I would add the Chokoloskee Island RV Park. Full hook up (30 amp) RV park, mobile homes for rent, ramp, large dock, Tiki, store with tackle & bait, rec room. Only negative is no fuel. Right on Chokoloskee Bay with very nice people.


----------



## crownz134 (Aug 16, 2013)

This thread is awesome.


----------



## Terry_Desilets (Mar 26, 2014)

Brennan Harbour Resort
P.O. Box 389
308 Brennan Harbour Road
Spanish, Ontario P0P 2A0
1-888-231-1199

I would rate this as a 9/10 only because of the cost. The season is short and the rates reflect it. Boating was a 10/10. A more beautiful place is hard to find. 

Not all micro skiffs reside in Florida! In 2012 we spent a week in Canada on northern Lake Huron. Brennan Harbor Resort (brennanharbour.com) is a small fishing resort. While not cheap, it was nicely appointed and has excellent access to the lake. They have 1, 2 & 3 bedroom cabins available. Rates were $170 a night including dinner in the lodge. They do not have a launch ramp, the city dock is about a mile away. Trailer storage is provided at the resort. Gas is available dockside.

While we were not there to fish, I did spend a half day out with a guide and did quite well on Walleye, Bass and Pike.

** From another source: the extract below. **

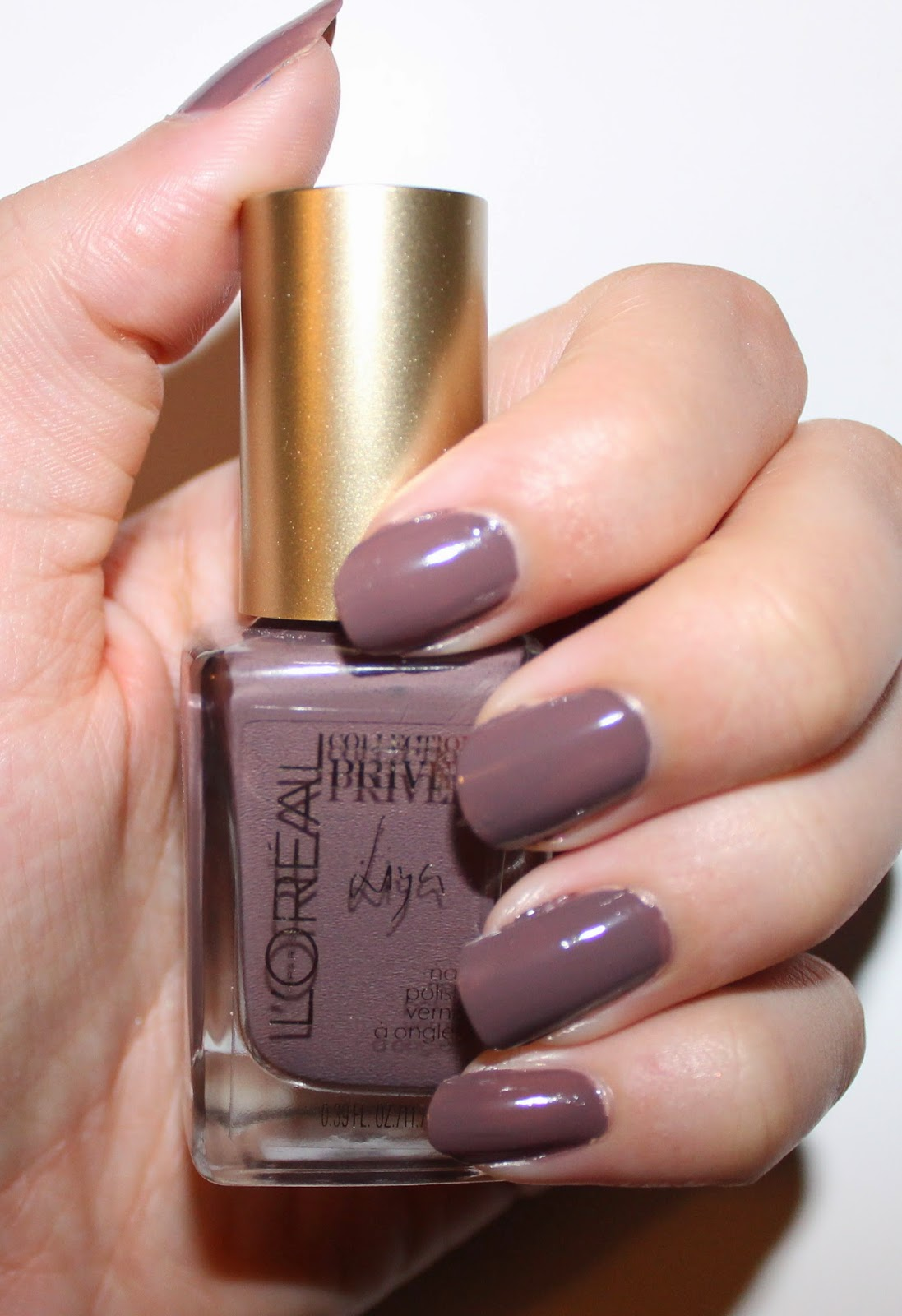 L'Oréal Collection Privée Exclusive Nudes Nail Polishes Liya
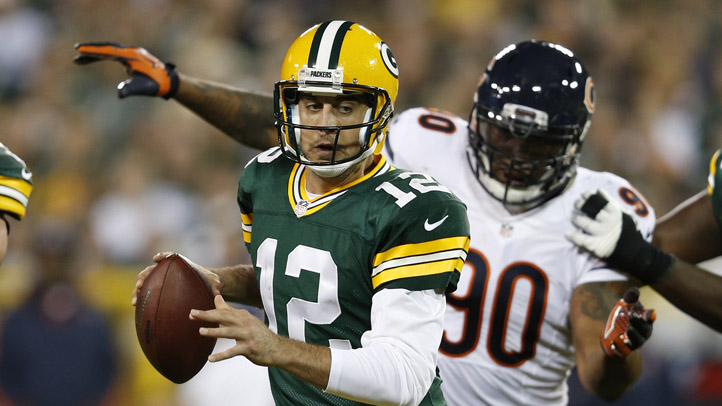149103573JR005_BEARS_PACKERS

Most of our fellow residents were there solely to fish and were having exceptionally good luck.

We spent the majority of our time exploring the surrounding area with our boat, a 15' Hobie Power Skiff. The views are breathtaking. A GPS is a must have, it's easy to get confused, all of the islands look alike. We traveled about 140 miles by boat during the week. If we didn't have so many other places to visit, I would go back without a moments hesitation.

Exploring an island


Threading the needle into a harbor:


The resort from the water:


----------



## tailchaser16 (Sep 23, 2008)

Firecat,
Like the thread. 
Perhaps take the bull by the horns and set up a Microskiff outing at one of these places. Maybe a family event, like fish Saturday, fish fry then maybe a kickball game or dodge ball game for all. Just thinking out loud.


----------



## firecat1981 (Nov 27, 2007)

That sounds like a cool idea, but I'm out of commission for the next 13-15 months due to going back to school. 

They were kind of doing something along those lines each year with the Islamorada to Flamingo run. Not sure when the next one is though.


----------



## paint it black (Nov 3, 2007)

> That sounds like a cool idea, but I'm out of commission for the next 13-15 months due to going back to school.
> 
> They were kind of doing something along those lines each year with the Islamorada to Flamingo run. Not sure when the next one is though.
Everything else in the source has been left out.